Benny-Nottonson / Mojo-Marathons

Apache License 2.0
28 stars 28 forks source link

Bug with fma operator #2

Open andresnowak opened 2 months ago

andresnowak commented 2 months ago

There seems to be a when using the fma operator in the basic_matmul function, when running it in linux (PopOs at least, mojo 24.4) I get this error assertionError: 24.4375 is not close to 24.453125 with a diff of 0.015625 mojo: error: execution exited with a non-zero result: 1 but changing it to normal res + b * a it works, but in macOs the fma operator works correctly for the tests. P.S: The error seems to be related with float16?, with float32 and 64 (int16 also works correctly and bfloat16 doesn't) the fma operator works but with float16 I get the error, maybe an alignment error happens? (I dont know if you want to remove the fma operator for now at least for the test basic_matmul and use float32)
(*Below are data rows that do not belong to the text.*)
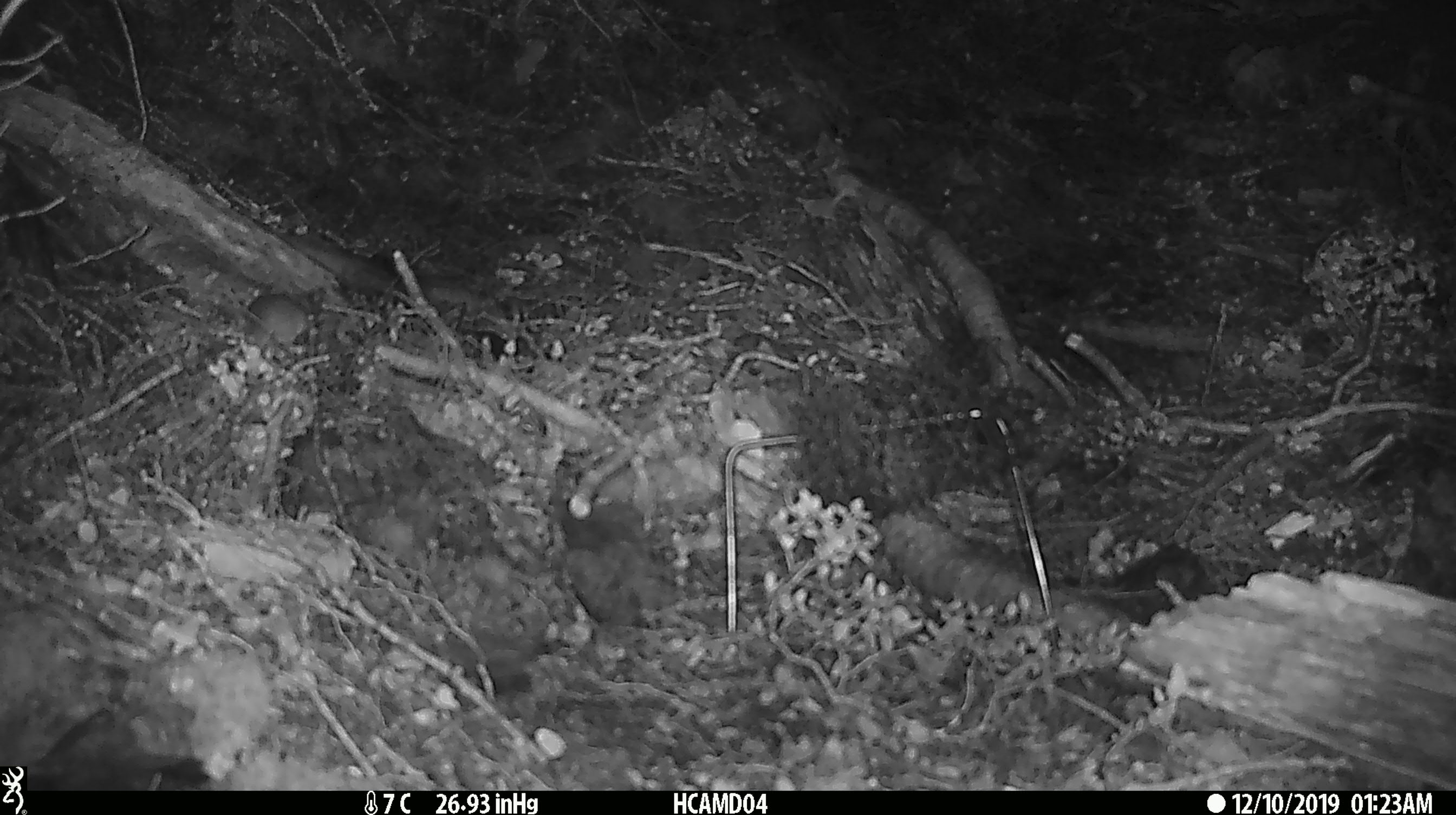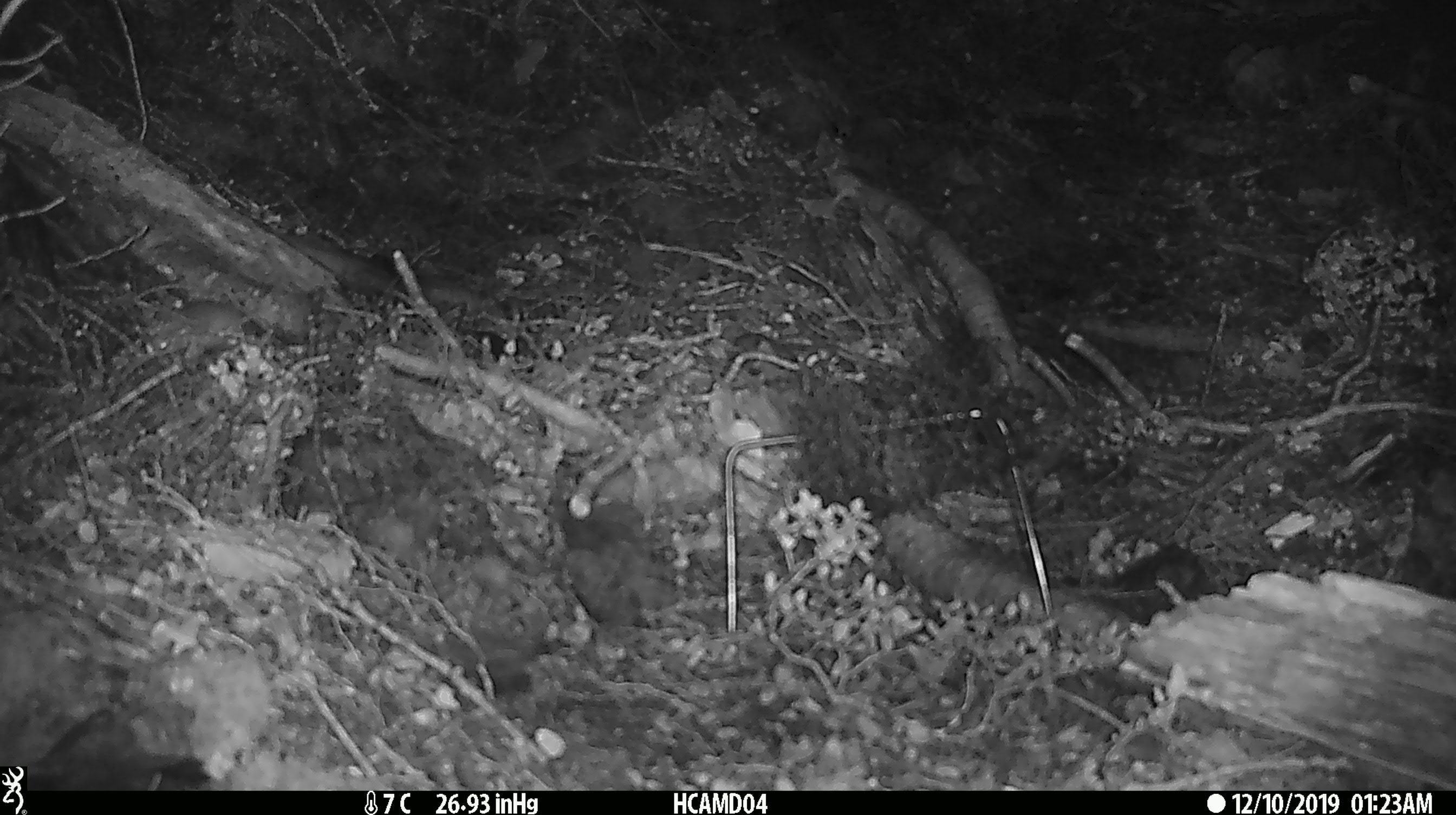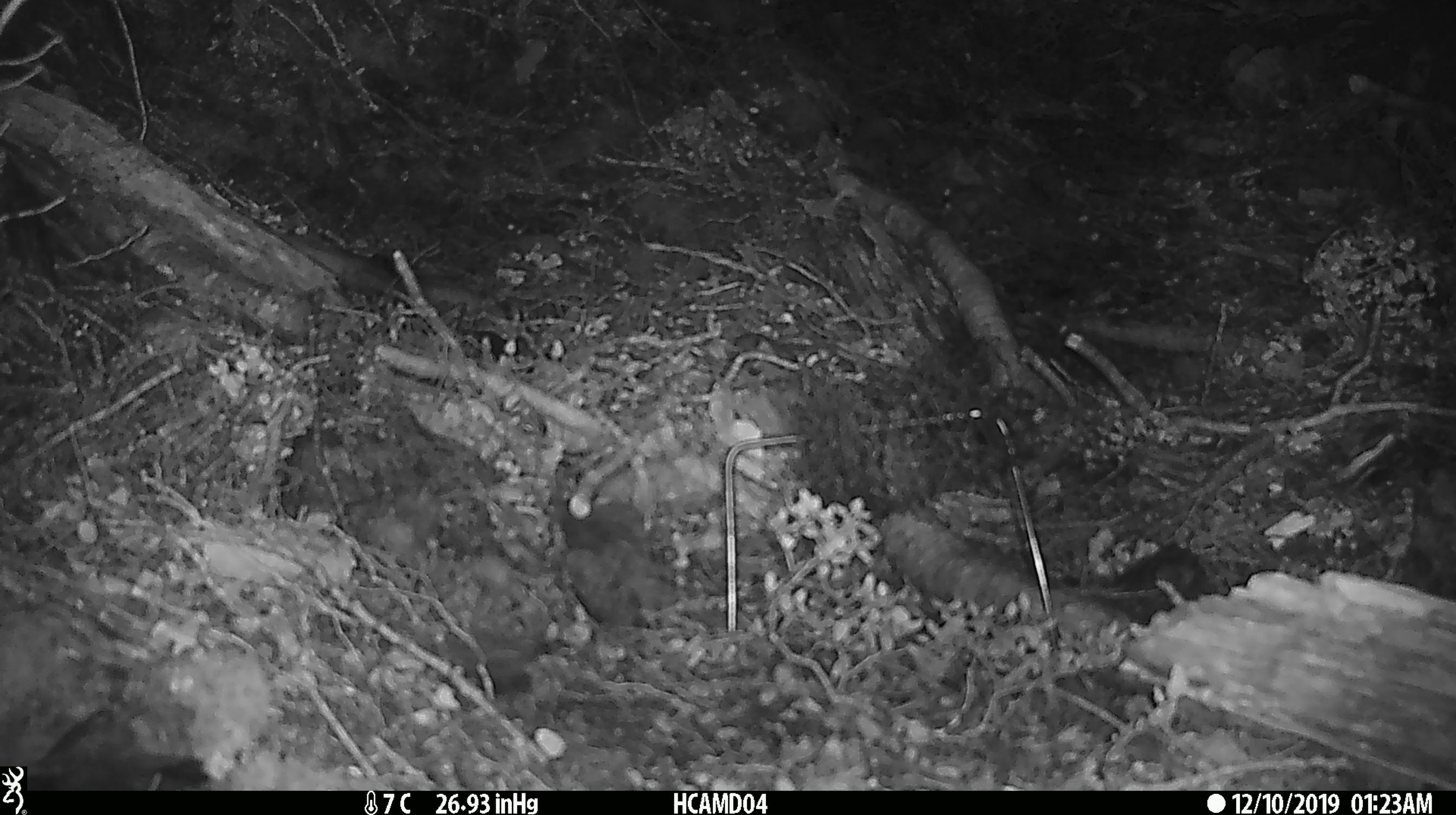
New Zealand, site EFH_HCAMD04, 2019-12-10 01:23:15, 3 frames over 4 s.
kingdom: Animalia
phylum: Chordata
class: Mammalia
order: Rodentia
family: Muridae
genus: Mus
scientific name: Mus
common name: mouse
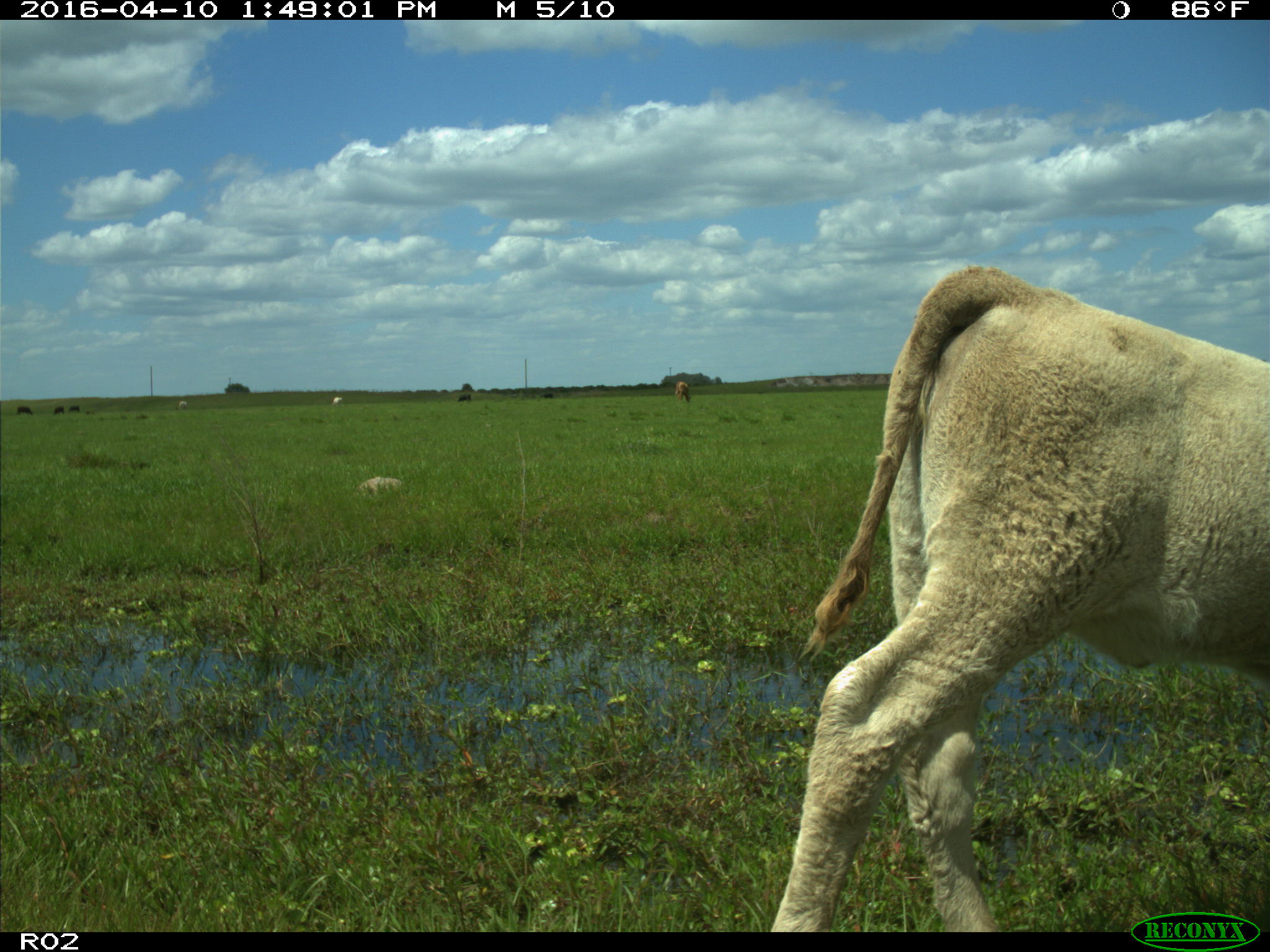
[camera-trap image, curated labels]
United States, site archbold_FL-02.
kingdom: Animalia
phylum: Chordata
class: Mammalia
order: Artiodactyla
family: Bovidae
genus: Bos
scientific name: Bos taurus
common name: domestic cow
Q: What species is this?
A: Bos taurus (domestic cow).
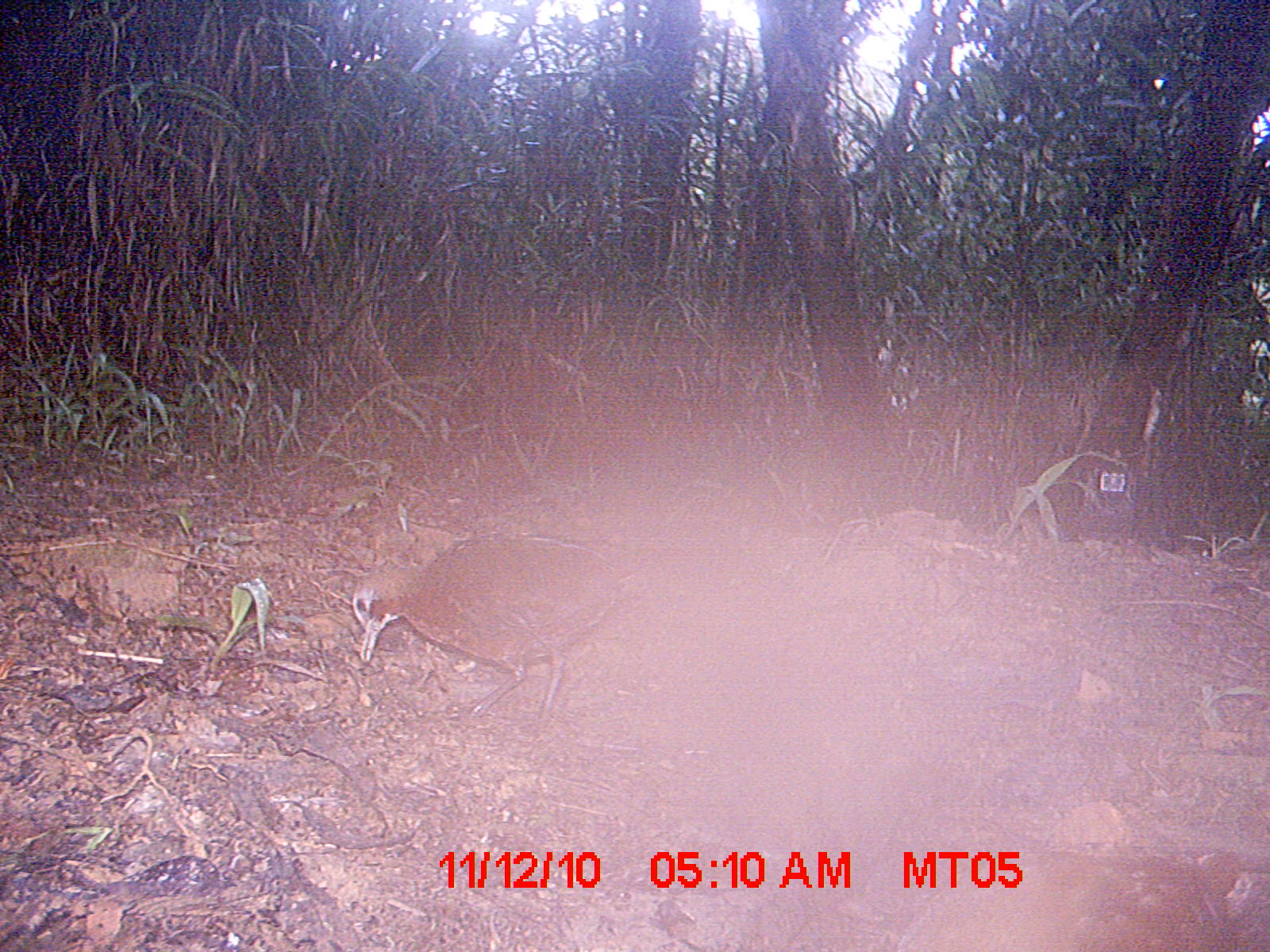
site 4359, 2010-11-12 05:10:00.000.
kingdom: Animalia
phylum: Chordata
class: Aves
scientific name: Aves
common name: bird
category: unknown bird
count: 1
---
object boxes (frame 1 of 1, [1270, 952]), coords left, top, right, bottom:
unknown bird: 349, 528, 652, 727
Benny-Nottonson commented 2 months ago

I would assume this is a numeric stability issue, I was actually thinking about switching the tests to Int16 since I want to encourage less stable algorithms like Strassen, any thoughts?

andresnowak commented 2 months ago

Hmmm I really dont know, like if the idea for the competition is for AI things then one would want a stable algorithm, but if the idea is more general then maybe, the thing is if it isn't a stable algorithm then it isn't good really for what these things would be used so I would think a stable algorithm is better. For the fma error I think is something else because the error is of 1e-2 and it only happens in linux (at least on my machine, and if it is in linux in general then I would think it is a very big error) and with float16 and bfloat16 i Just don't know how to report the error (because i think the error is in the implementation), or well maybe i can report it just linking to these repo.